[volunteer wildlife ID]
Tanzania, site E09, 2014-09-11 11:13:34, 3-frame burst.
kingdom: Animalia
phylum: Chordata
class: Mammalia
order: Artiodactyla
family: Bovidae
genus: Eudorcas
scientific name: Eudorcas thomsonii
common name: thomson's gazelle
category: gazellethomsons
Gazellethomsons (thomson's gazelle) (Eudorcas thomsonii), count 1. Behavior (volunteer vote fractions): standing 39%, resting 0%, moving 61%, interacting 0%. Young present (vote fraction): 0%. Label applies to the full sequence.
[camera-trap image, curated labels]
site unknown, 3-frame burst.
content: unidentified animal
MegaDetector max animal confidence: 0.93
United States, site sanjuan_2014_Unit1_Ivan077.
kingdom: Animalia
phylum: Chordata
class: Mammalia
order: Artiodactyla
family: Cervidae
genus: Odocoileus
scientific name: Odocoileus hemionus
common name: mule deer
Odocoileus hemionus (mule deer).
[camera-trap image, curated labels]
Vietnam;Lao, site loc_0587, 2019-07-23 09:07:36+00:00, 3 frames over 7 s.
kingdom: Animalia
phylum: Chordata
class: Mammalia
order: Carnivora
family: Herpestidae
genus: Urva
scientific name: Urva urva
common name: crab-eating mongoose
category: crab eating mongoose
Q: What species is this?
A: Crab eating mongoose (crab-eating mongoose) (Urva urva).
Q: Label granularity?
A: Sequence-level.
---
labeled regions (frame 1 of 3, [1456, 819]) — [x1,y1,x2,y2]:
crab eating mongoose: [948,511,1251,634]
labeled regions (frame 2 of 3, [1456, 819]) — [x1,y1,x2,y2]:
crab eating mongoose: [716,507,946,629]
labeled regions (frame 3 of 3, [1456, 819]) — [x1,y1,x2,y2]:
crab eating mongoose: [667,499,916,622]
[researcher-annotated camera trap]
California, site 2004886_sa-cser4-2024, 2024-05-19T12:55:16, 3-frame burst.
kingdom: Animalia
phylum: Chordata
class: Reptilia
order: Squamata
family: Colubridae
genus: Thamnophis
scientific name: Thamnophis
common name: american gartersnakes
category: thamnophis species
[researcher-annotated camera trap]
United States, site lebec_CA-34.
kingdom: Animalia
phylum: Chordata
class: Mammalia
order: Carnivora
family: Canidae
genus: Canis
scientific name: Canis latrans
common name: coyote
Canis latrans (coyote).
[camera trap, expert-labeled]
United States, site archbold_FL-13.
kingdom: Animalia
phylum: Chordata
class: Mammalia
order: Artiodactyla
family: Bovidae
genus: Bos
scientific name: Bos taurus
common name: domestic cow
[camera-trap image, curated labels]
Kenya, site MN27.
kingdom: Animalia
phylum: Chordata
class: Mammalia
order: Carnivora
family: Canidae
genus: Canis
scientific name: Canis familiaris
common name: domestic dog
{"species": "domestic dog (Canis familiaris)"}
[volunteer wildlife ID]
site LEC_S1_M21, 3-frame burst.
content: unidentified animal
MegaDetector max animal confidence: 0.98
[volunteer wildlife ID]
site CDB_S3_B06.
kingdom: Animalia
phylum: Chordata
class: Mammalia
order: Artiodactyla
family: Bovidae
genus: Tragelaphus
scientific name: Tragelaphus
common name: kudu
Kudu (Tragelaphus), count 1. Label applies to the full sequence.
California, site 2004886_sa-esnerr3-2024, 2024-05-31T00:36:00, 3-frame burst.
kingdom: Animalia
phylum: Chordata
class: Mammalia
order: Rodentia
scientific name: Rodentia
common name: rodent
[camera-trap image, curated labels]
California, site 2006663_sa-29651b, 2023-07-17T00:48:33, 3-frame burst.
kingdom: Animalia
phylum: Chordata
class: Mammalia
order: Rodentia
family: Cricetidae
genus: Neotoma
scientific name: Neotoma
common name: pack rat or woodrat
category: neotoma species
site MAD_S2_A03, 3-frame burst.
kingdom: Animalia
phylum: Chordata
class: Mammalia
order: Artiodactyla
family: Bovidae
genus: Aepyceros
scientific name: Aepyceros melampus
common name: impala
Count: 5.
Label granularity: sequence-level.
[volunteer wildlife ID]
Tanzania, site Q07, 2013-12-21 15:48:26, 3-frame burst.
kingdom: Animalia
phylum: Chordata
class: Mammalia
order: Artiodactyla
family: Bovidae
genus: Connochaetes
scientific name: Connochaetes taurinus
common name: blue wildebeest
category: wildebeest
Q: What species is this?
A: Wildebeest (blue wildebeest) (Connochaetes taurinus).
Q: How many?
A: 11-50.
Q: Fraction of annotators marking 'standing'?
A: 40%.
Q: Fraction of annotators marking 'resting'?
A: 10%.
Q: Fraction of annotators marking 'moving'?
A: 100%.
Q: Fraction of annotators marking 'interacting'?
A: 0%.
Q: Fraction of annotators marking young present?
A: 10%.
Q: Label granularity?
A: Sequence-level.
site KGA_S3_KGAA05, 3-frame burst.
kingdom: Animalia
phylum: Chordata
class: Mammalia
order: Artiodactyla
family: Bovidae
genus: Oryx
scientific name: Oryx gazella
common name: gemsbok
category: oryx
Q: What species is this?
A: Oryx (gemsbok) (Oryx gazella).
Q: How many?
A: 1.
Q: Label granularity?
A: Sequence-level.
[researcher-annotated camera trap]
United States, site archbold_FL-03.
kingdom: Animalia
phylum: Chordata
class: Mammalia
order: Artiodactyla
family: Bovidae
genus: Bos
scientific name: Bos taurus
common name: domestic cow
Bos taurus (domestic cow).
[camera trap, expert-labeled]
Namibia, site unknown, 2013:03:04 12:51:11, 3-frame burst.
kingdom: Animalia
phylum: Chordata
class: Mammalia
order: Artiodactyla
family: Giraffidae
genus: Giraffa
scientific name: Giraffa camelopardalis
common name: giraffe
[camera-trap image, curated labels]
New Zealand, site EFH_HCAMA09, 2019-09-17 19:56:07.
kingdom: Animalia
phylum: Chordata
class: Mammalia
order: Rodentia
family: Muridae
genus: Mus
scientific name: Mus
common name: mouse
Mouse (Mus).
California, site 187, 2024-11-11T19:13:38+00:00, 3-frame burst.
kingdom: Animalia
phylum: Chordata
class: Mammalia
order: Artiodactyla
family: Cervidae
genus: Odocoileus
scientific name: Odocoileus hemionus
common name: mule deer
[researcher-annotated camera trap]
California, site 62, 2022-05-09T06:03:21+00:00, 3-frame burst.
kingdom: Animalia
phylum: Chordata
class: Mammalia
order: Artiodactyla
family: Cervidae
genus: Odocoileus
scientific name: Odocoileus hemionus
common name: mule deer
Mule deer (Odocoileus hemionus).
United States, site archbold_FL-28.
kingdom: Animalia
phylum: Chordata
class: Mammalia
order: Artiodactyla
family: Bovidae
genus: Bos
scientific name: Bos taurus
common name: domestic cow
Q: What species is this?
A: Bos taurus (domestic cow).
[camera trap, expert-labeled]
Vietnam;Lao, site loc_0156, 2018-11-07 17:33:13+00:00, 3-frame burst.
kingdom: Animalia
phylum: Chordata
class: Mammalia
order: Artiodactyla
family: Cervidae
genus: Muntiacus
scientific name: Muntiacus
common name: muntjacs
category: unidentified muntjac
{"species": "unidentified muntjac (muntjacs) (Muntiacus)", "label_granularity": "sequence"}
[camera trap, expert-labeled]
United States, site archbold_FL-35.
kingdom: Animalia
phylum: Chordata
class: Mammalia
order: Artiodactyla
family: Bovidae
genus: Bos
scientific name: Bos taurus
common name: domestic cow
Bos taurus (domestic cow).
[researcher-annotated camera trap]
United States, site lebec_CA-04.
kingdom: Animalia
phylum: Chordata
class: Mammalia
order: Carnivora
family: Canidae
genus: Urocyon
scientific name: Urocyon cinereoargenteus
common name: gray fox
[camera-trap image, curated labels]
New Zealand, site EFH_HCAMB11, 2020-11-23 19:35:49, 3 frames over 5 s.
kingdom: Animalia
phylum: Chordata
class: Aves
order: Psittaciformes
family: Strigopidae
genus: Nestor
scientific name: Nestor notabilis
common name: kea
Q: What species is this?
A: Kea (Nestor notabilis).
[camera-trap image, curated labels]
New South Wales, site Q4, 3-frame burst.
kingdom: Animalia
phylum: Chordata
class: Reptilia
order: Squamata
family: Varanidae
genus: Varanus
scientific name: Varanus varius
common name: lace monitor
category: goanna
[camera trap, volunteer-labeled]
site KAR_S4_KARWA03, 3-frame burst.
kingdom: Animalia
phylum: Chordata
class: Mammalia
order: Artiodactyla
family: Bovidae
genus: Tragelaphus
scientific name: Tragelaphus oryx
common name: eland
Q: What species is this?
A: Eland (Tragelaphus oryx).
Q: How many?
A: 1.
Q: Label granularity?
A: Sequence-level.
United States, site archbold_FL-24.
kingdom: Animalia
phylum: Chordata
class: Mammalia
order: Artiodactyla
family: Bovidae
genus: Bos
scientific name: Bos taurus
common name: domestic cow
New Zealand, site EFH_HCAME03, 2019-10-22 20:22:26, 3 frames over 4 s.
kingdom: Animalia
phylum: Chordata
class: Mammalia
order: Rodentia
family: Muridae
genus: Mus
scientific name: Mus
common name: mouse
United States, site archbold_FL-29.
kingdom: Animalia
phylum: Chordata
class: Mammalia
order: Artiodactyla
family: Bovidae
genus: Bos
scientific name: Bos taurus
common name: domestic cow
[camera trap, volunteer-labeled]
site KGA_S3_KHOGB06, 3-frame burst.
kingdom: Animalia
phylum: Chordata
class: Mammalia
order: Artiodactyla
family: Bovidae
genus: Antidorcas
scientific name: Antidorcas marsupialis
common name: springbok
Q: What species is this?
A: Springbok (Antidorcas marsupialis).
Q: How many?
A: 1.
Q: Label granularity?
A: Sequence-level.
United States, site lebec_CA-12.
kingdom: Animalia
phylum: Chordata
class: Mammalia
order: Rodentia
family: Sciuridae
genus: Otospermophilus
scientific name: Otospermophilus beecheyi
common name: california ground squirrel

YOUR ASSIGNMENT: Repeat word for word the lines above that run from the line containing "family: Colubridae" through the line containing "scientific name: Canis latrans", both ends included, and nothing else.

SOLUTION TO THIS EXERCISE:
family: Colubridae
genus: Thamnophis
scientific name: Thamnophis
common name: american gartersnakes
category: thamnophis species
[researcher-annotated camera trap]
United States, site lebec_CA-34.
kingdom: Animalia
phylum: Chordata
class: Mammalia
order: Carnivora
family: Canidae
genus: Canis
scientific name: Canis latrans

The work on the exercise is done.